MONROVIA – In 2018, when the freshly minted government led by George M. Weah took over from Ellen Johnson Sirleaf, they were quick to announce that the country’s economy was completely broken. This was emphasized in Pres. Weah’s first Annual Message to the Legislature. Weah said: “… it is possible to inform you that the state of the economy that my administration has inherited, leaves a lot to be desired. This is plain for all to see, for we are all affected by it. Our economy is broken, our government is broke, our currency is in free-fall, inflation is rising, unemployment is at an unprecedented high, and our foreign reserves are at an all-time low.”
By Lennart Dodoo, [email protected]
But the former President, Ellen Johnson-Sirleaf, would not let this slide without her own redress. In a BBC interview in February 2018, she insisted that she left over US$150 million in the national coffers when she handed power to Weah on January 22, 2018. She maintained that the records were there, and the “figures speak for themselves”.
The two contradictory statements from the President and the former President at the time prompted the House of Representatives to cite the then Governor of the Central Bank of Liberia, Mr. Milton Weeks to provide clarity on the state of the economy. Weeks disclosed to the House that as at January 22, 2018, “the total balances was US$5,637,000”. Weeks further disclosed that the total aggregate balances in Liberian dollars was L$5534 million.
Now Boakai Vs. Weah
In the final days of Weah’s presidency, he disclosed to the nation unlike his predecessor, he was leaving the presidency with US$45 million in the government’s consolidated account.
Weah: Fellow compatriots, rumors and misinformation have played a large part in our politics over the last six years. It is my hope we as a country will overcome this challenge over the next six years. To begin this, we must start with the facts of the transition.
I must report to you that we are leaving behind a better economy than we inherited. Tomorrow, president elect Joseph N. Boakai, will inherit a stronger economy than I inherited.
There is a bigger net international reserve position than was handed me in 2018. I inherited about NINETY-FOUR MILLION, NINE HUNDRED AND NINETY-NINE THOUSAND United States dollars in net international reserves, and I am handing over to the next administration a net international reserve position of TWO HUNDRED TWENTY-TWO MILLION, SEVEN HUNDRED THOUSAND United States dollars.
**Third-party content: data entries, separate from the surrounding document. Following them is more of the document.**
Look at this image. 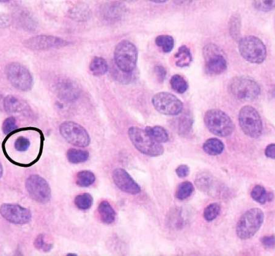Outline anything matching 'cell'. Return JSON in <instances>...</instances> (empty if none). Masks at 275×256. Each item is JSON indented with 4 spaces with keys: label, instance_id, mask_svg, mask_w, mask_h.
Segmentation results:
<instances>
[{
    "label": "cell",
    "instance_id": "obj_38",
    "mask_svg": "<svg viewBox=\"0 0 275 256\" xmlns=\"http://www.w3.org/2000/svg\"><path fill=\"white\" fill-rule=\"evenodd\" d=\"M191 118L185 117L179 120V130L181 134H187L188 132L192 129V119Z\"/></svg>",
    "mask_w": 275,
    "mask_h": 256
},
{
    "label": "cell",
    "instance_id": "obj_42",
    "mask_svg": "<svg viewBox=\"0 0 275 256\" xmlns=\"http://www.w3.org/2000/svg\"><path fill=\"white\" fill-rule=\"evenodd\" d=\"M265 154L268 158L275 159V144H271L267 146L265 150Z\"/></svg>",
    "mask_w": 275,
    "mask_h": 256
},
{
    "label": "cell",
    "instance_id": "obj_28",
    "mask_svg": "<svg viewBox=\"0 0 275 256\" xmlns=\"http://www.w3.org/2000/svg\"><path fill=\"white\" fill-rule=\"evenodd\" d=\"M251 196L254 201L261 204H264L267 201H270V198H272V196L267 193L264 187L259 185H257L252 189Z\"/></svg>",
    "mask_w": 275,
    "mask_h": 256
},
{
    "label": "cell",
    "instance_id": "obj_37",
    "mask_svg": "<svg viewBox=\"0 0 275 256\" xmlns=\"http://www.w3.org/2000/svg\"><path fill=\"white\" fill-rule=\"evenodd\" d=\"M253 6L259 11L269 12L274 9L275 1H255L253 2Z\"/></svg>",
    "mask_w": 275,
    "mask_h": 256
},
{
    "label": "cell",
    "instance_id": "obj_36",
    "mask_svg": "<svg viewBox=\"0 0 275 256\" xmlns=\"http://www.w3.org/2000/svg\"><path fill=\"white\" fill-rule=\"evenodd\" d=\"M17 128L16 119L14 117H9L4 120L2 129L4 134L9 135L16 130Z\"/></svg>",
    "mask_w": 275,
    "mask_h": 256
},
{
    "label": "cell",
    "instance_id": "obj_44",
    "mask_svg": "<svg viewBox=\"0 0 275 256\" xmlns=\"http://www.w3.org/2000/svg\"><path fill=\"white\" fill-rule=\"evenodd\" d=\"M2 174H3V168H2V164L1 162H0V179L1 178Z\"/></svg>",
    "mask_w": 275,
    "mask_h": 256
},
{
    "label": "cell",
    "instance_id": "obj_33",
    "mask_svg": "<svg viewBox=\"0 0 275 256\" xmlns=\"http://www.w3.org/2000/svg\"><path fill=\"white\" fill-rule=\"evenodd\" d=\"M34 245L37 250L45 253L50 252L53 247L45 234L39 235L34 240Z\"/></svg>",
    "mask_w": 275,
    "mask_h": 256
},
{
    "label": "cell",
    "instance_id": "obj_29",
    "mask_svg": "<svg viewBox=\"0 0 275 256\" xmlns=\"http://www.w3.org/2000/svg\"><path fill=\"white\" fill-rule=\"evenodd\" d=\"M171 87L178 93H183L187 91L188 85L185 78L180 75H173L170 80Z\"/></svg>",
    "mask_w": 275,
    "mask_h": 256
},
{
    "label": "cell",
    "instance_id": "obj_8",
    "mask_svg": "<svg viewBox=\"0 0 275 256\" xmlns=\"http://www.w3.org/2000/svg\"><path fill=\"white\" fill-rule=\"evenodd\" d=\"M7 80L12 86L21 91H30L33 86V78L25 66L19 63L7 65L5 70Z\"/></svg>",
    "mask_w": 275,
    "mask_h": 256
},
{
    "label": "cell",
    "instance_id": "obj_27",
    "mask_svg": "<svg viewBox=\"0 0 275 256\" xmlns=\"http://www.w3.org/2000/svg\"><path fill=\"white\" fill-rule=\"evenodd\" d=\"M96 181L95 175L90 171L78 172L76 176V183L80 187H88L92 186Z\"/></svg>",
    "mask_w": 275,
    "mask_h": 256
},
{
    "label": "cell",
    "instance_id": "obj_7",
    "mask_svg": "<svg viewBox=\"0 0 275 256\" xmlns=\"http://www.w3.org/2000/svg\"><path fill=\"white\" fill-rule=\"evenodd\" d=\"M239 122L242 131L248 137L258 139L263 132V124L261 116L251 106L246 105L240 109Z\"/></svg>",
    "mask_w": 275,
    "mask_h": 256
},
{
    "label": "cell",
    "instance_id": "obj_19",
    "mask_svg": "<svg viewBox=\"0 0 275 256\" xmlns=\"http://www.w3.org/2000/svg\"><path fill=\"white\" fill-rule=\"evenodd\" d=\"M98 213L101 222L110 225L115 222L116 220V211L109 202L101 201L98 207Z\"/></svg>",
    "mask_w": 275,
    "mask_h": 256
},
{
    "label": "cell",
    "instance_id": "obj_22",
    "mask_svg": "<svg viewBox=\"0 0 275 256\" xmlns=\"http://www.w3.org/2000/svg\"><path fill=\"white\" fill-rule=\"evenodd\" d=\"M203 150L209 156H219L224 152L225 146L221 140L215 138L208 139L203 144Z\"/></svg>",
    "mask_w": 275,
    "mask_h": 256
},
{
    "label": "cell",
    "instance_id": "obj_23",
    "mask_svg": "<svg viewBox=\"0 0 275 256\" xmlns=\"http://www.w3.org/2000/svg\"><path fill=\"white\" fill-rule=\"evenodd\" d=\"M145 131L151 139L158 143H165L169 140V135L167 130L162 127H147Z\"/></svg>",
    "mask_w": 275,
    "mask_h": 256
},
{
    "label": "cell",
    "instance_id": "obj_26",
    "mask_svg": "<svg viewBox=\"0 0 275 256\" xmlns=\"http://www.w3.org/2000/svg\"><path fill=\"white\" fill-rule=\"evenodd\" d=\"M155 43L163 52L168 53L174 48L175 39L172 36L160 35L155 38Z\"/></svg>",
    "mask_w": 275,
    "mask_h": 256
},
{
    "label": "cell",
    "instance_id": "obj_34",
    "mask_svg": "<svg viewBox=\"0 0 275 256\" xmlns=\"http://www.w3.org/2000/svg\"><path fill=\"white\" fill-rule=\"evenodd\" d=\"M221 208L219 204L212 203L209 204L205 209L204 218L208 222L214 221L219 215Z\"/></svg>",
    "mask_w": 275,
    "mask_h": 256
},
{
    "label": "cell",
    "instance_id": "obj_21",
    "mask_svg": "<svg viewBox=\"0 0 275 256\" xmlns=\"http://www.w3.org/2000/svg\"><path fill=\"white\" fill-rule=\"evenodd\" d=\"M175 64L177 67H187L192 63V55L190 49L187 46L180 47L175 55Z\"/></svg>",
    "mask_w": 275,
    "mask_h": 256
},
{
    "label": "cell",
    "instance_id": "obj_41",
    "mask_svg": "<svg viewBox=\"0 0 275 256\" xmlns=\"http://www.w3.org/2000/svg\"><path fill=\"white\" fill-rule=\"evenodd\" d=\"M261 242L265 247L273 248L275 247V236L266 235L261 238Z\"/></svg>",
    "mask_w": 275,
    "mask_h": 256
},
{
    "label": "cell",
    "instance_id": "obj_14",
    "mask_svg": "<svg viewBox=\"0 0 275 256\" xmlns=\"http://www.w3.org/2000/svg\"><path fill=\"white\" fill-rule=\"evenodd\" d=\"M69 44V42L59 37L39 35L27 39L24 42V46L32 50L43 51L64 47Z\"/></svg>",
    "mask_w": 275,
    "mask_h": 256
},
{
    "label": "cell",
    "instance_id": "obj_45",
    "mask_svg": "<svg viewBox=\"0 0 275 256\" xmlns=\"http://www.w3.org/2000/svg\"><path fill=\"white\" fill-rule=\"evenodd\" d=\"M153 2H155V3H163V2H166L167 1H151Z\"/></svg>",
    "mask_w": 275,
    "mask_h": 256
},
{
    "label": "cell",
    "instance_id": "obj_39",
    "mask_svg": "<svg viewBox=\"0 0 275 256\" xmlns=\"http://www.w3.org/2000/svg\"><path fill=\"white\" fill-rule=\"evenodd\" d=\"M154 73L157 80L160 83H163L167 77V70L163 66L157 65L154 68Z\"/></svg>",
    "mask_w": 275,
    "mask_h": 256
},
{
    "label": "cell",
    "instance_id": "obj_3",
    "mask_svg": "<svg viewBox=\"0 0 275 256\" xmlns=\"http://www.w3.org/2000/svg\"><path fill=\"white\" fill-rule=\"evenodd\" d=\"M204 120L208 130L216 136L227 137L234 132V123L229 116L222 110H208L205 113Z\"/></svg>",
    "mask_w": 275,
    "mask_h": 256
},
{
    "label": "cell",
    "instance_id": "obj_10",
    "mask_svg": "<svg viewBox=\"0 0 275 256\" xmlns=\"http://www.w3.org/2000/svg\"><path fill=\"white\" fill-rule=\"evenodd\" d=\"M205 70L210 75H220L226 70L227 63L224 53L219 47L209 44L203 49Z\"/></svg>",
    "mask_w": 275,
    "mask_h": 256
},
{
    "label": "cell",
    "instance_id": "obj_6",
    "mask_svg": "<svg viewBox=\"0 0 275 256\" xmlns=\"http://www.w3.org/2000/svg\"><path fill=\"white\" fill-rule=\"evenodd\" d=\"M128 135L136 149L146 156L158 157L162 156L164 152L162 145L151 139L145 130L140 128L130 127Z\"/></svg>",
    "mask_w": 275,
    "mask_h": 256
},
{
    "label": "cell",
    "instance_id": "obj_17",
    "mask_svg": "<svg viewBox=\"0 0 275 256\" xmlns=\"http://www.w3.org/2000/svg\"><path fill=\"white\" fill-rule=\"evenodd\" d=\"M126 12L125 6L121 2H108L104 4L100 11V17L103 21L114 23L121 21Z\"/></svg>",
    "mask_w": 275,
    "mask_h": 256
},
{
    "label": "cell",
    "instance_id": "obj_12",
    "mask_svg": "<svg viewBox=\"0 0 275 256\" xmlns=\"http://www.w3.org/2000/svg\"><path fill=\"white\" fill-rule=\"evenodd\" d=\"M27 192L37 203L46 204L50 201L51 192L48 182L39 175H31L26 180Z\"/></svg>",
    "mask_w": 275,
    "mask_h": 256
},
{
    "label": "cell",
    "instance_id": "obj_5",
    "mask_svg": "<svg viewBox=\"0 0 275 256\" xmlns=\"http://www.w3.org/2000/svg\"><path fill=\"white\" fill-rule=\"evenodd\" d=\"M114 58L119 70L124 73L130 74L137 67V48L129 41H121L116 47Z\"/></svg>",
    "mask_w": 275,
    "mask_h": 256
},
{
    "label": "cell",
    "instance_id": "obj_24",
    "mask_svg": "<svg viewBox=\"0 0 275 256\" xmlns=\"http://www.w3.org/2000/svg\"><path fill=\"white\" fill-rule=\"evenodd\" d=\"M90 70L92 74L95 76L105 75L108 70V65L105 59L95 56L90 63Z\"/></svg>",
    "mask_w": 275,
    "mask_h": 256
},
{
    "label": "cell",
    "instance_id": "obj_15",
    "mask_svg": "<svg viewBox=\"0 0 275 256\" xmlns=\"http://www.w3.org/2000/svg\"><path fill=\"white\" fill-rule=\"evenodd\" d=\"M53 86L58 97L66 102H73L77 99L80 95L78 86L69 78H56L54 80Z\"/></svg>",
    "mask_w": 275,
    "mask_h": 256
},
{
    "label": "cell",
    "instance_id": "obj_4",
    "mask_svg": "<svg viewBox=\"0 0 275 256\" xmlns=\"http://www.w3.org/2000/svg\"><path fill=\"white\" fill-rule=\"evenodd\" d=\"M238 48L240 55L248 62L261 64L266 60V46L257 37L247 36L240 39Z\"/></svg>",
    "mask_w": 275,
    "mask_h": 256
},
{
    "label": "cell",
    "instance_id": "obj_13",
    "mask_svg": "<svg viewBox=\"0 0 275 256\" xmlns=\"http://www.w3.org/2000/svg\"><path fill=\"white\" fill-rule=\"evenodd\" d=\"M0 214L5 220L14 225H26L30 222L32 218L31 211L18 204H2L0 207Z\"/></svg>",
    "mask_w": 275,
    "mask_h": 256
},
{
    "label": "cell",
    "instance_id": "obj_40",
    "mask_svg": "<svg viewBox=\"0 0 275 256\" xmlns=\"http://www.w3.org/2000/svg\"><path fill=\"white\" fill-rule=\"evenodd\" d=\"M175 172L180 178H184L190 174V168L186 164H181L175 169Z\"/></svg>",
    "mask_w": 275,
    "mask_h": 256
},
{
    "label": "cell",
    "instance_id": "obj_20",
    "mask_svg": "<svg viewBox=\"0 0 275 256\" xmlns=\"http://www.w3.org/2000/svg\"><path fill=\"white\" fill-rule=\"evenodd\" d=\"M69 17L76 22H86L91 17L90 7L85 3H79L74 6L69 12Z\"/></svg>",
    "mask_w": 275,
    "mask_h": 256
},
{
    "label": "cell",
    "instance_id": "obj_46",
    "mask_svg": "<svg viewBox=\"0 0 275 256\" xmlns=\"http://www.w3.org/2000/svg\"><path fill=\"white\" fill-rule=\"evenodd\" d=\"M68 256H76V254H73V253H69Z\"/></svg>",
    "mask_w": 275,
    "mask_h": 256
},
{
    "label": "cell",
    "instance_id": "obj_31",
    "mask_svg": "<svg viewBox=\"0 0 275 256\" xmlns=\"http://www.w3.org/2000/svg\"><path fill=\"white\" fill-rule=\"evenodd\" d=\"M194 190V186L190 182H183L178 186L175 197L179 200H185L192 195Z\"/></svg>",
    "mask_w": 275,
    "mask_h": 256
},
{
    "label": "cell",
    "instance_id": "obj_1",
    "mask_svg": "<svg viewBox=\"0 0 275 256\" xmlns=\"http://www.w3.org/2000/svg\"><path fill=\"white\" fill-rule=\"evenodd\" d=\"M230 94L238 100L251 102L261 94V88L253 78L239 76L230 80L228 85Z\"/></svg>",
    "mask_w": 275,
    "mask_h": 256
},
{
    "label": "cell",
    "instance_id": "obj_32",
    "mask_svg": "<svg viewBox=\"0 0 275 256\" xmlns=\"http://www.w3.org/2000/svg\"><path fill=\"white\" fill-rule=\"evenodd\" d=\"M74 203L80 210H87L93 206V198L89 193L80 194L75 197Z\"/></svg>",
    "mask_w": 275,
    "mask_h": 256
},
{
    "label": "cell",
    "instance_id": "obj_30",
    "mask_svg": "<svg viewBox=\"0 0 275 256\" xmlns=\"http://www.w3.org/2000/svg\"><path fill=\"white\" fill-rule=\"evenodd\" d=\"M241 20L239 15L234 14L230 17L229 21V33L235 41H239L241 35Z\"/></svg>",
    "mask_w": 275,
    "mask_h": 256
},
{
    "label": "cell",
    "instance_id": "obj_43",
    "mask_svg": "<svg viewBox=\"0 0 275 256\" xmlns=\"http://www.w3.org/2000/svg\"><path fill=\"white\" fill-rule=\"evenodd\" d=\"M10 24V19L6 15L0 14V28H5L9 26Z\"/></svg>",
    "mask_w": 275,
    "mask_h": 256
},
{
    "label": "cell",
    "instance_id": "obj_9",
    "mask_svg": "<svg viewBox=\"0 0 275 256\" xmlns=\"http://www.w3.org/2000/svg\"><path fill=\"white\" fill-rule=\"evenodd\" d=\"M59 132L69 143L76 147H86L90 145L91 138L81 125L73 121H65L59 126Z\"/></svg>",
    "mask_w": 275,
    "mask_h": 256
},
{
    "label": "cell",
    "instance_id": "obj_11",
    "mask_svg": "<svg viewBox=\"0 0 275 256\" xmlns=\"http://www.w3.org/2000/svg\"><path fill=\"white\" fill-rule=\"evenodd\" d=\"M152 103L158 112L167 116L179 115L183 108L182 101L176 96L167 92L156 93L152 98Z\"/></svg>",
    "mask_w": 275,
    "mask_h": 256
},
{
    "label": "cell",
    "instance_id": "obj_18",
    "mask_svg": "<svg viewBox=\"0 0 275 256\" xmlns=\"http://www.w3.org/2000/svg\"><path fill=\"white\" fill-rule=\"evenodd\" d=\"M3 107L7 113L11 114L21 113L24 115H29L31 112L30 107L28 103L21 98L12 95H7L4 98Z\"/></svg>",
    "mask_w": 275,
    "mask_h": 256
},
{
    "label": "cell",
    "instance_id": "obj_16",
    "mask_svg": "<svg viewBox=\"0 0 275 256\" xmlns=\"http://www.w3.org/2000/svg\"><path fill=\"white\" fill-rule=\"evenodd\" d=\"M112 178L116 186L121 191L130 194L140 193L141 187L132 177L123 168H117L113 171Z\"/></svg>",
    "mask_w": 275,
    "mask_h": 256
},
{
    "label": "cell",
    "instance_id": "obj_25",
    "mask_svg": "<svg viewBox=\"0 0 275 256\" xmlns=\"http://www.w3.org/2000/svg\"><path fill=\"white\" fill-rule=\"evenodd\" d=\"M90 154L84 150L70 149L67 153V158L73 164L82 163L88 161Z\"/></svg>",
    "mask_w": 275,
    "mask_h": 256
},
{
    "label": "cell",
    "instance_id": "obj_35",
    "mask_svg": "<svg viewBox=\"0 0 275 256\" xmlns=\"http://www.w3.org/2000/svg\"><path fill=\"white\" fill-rule=\"evenodd\" d=\"M30 144V141L28 138L19 137L15 140L14 146L17 152H24L28 151Z\"/></svg>",
    "mask_w": 275,
    "mask_h": 256
},
{
    "label": "cell",
    "instance_id": "obj_2",
    "mask_svg": "<svg viewBox=\"0 0 275 256\" xmlns=\"http://www.w3.org/2000/svg\"><path fill=\"white\" fill-rule=\"evenodd\" d=\"M264 221L263 211L253 208L243 214L236 226V233L241 240H249L256 234Z\"/></svg>",
    "mask_w": 275,
    "mask_h": 256
}]
</instances>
This is a 136 percent increase in net international reserve position. The total cash balance in the Government’s Consolidated accounts is UNITED STATES FORTY MILLION, FORTY-FOUR THOUSAND, THREE HUNDRED SIXTY-FIVE DOLLARS AND NINETY CENTS. In 2018, my Government inherited a Consolidated cash position of about SEVEN MILLION UNITED STATES DOLLARS.
The next administration thus has more resources to deal with emergency macroeconomic challenges than my administration had at its disposal in 2018.
But in his first Annual Message, President Boakai stated that his predecessor’s assertion of leaving US$45 million to jumpstart his government was nothing but a hoax.
President Boakai: The net international reserves position reported at the end of December 2023 was US$220 million. The report of US$40 million as the GoL’s consolidated account balance as at January 19, 2024 is not supported by the fact. The balance reported by the CBL as of the same date was US$20.5 million, highly encumbered, NOT US$40 million. To this end, we re-emphasize our earlier commitment to audit and ensure that regular audits will be a culture across all branches of government, not only the Executive.
What the CBL Report Indicates
FrontPageAfrica obtained a copy of the Government of Liberia Consolidated Cash Balances for FY2023 and FY2024 as of January 17, 2024. The balances show that the total for FY2023/2024 in US Dollars is US$28,270,302.87, while the total balance in the Liberian dollar consolidated account is L$2,237,071,975.08. Therefore, the equivalent of the Liberian dollar component in US Dollars at the exchange rate of 190 is US$11,774,063.03. The sum of the US Dollar balance and the equivalent of the Liberian dollars amounts to US$40,044,365.90.
FrontPageAfrica observed that not only did Pres. Boakai understate the balance in the US Dollar component of the consolidated account, he also completely omitted the Liberian dollar component of the consolidated account.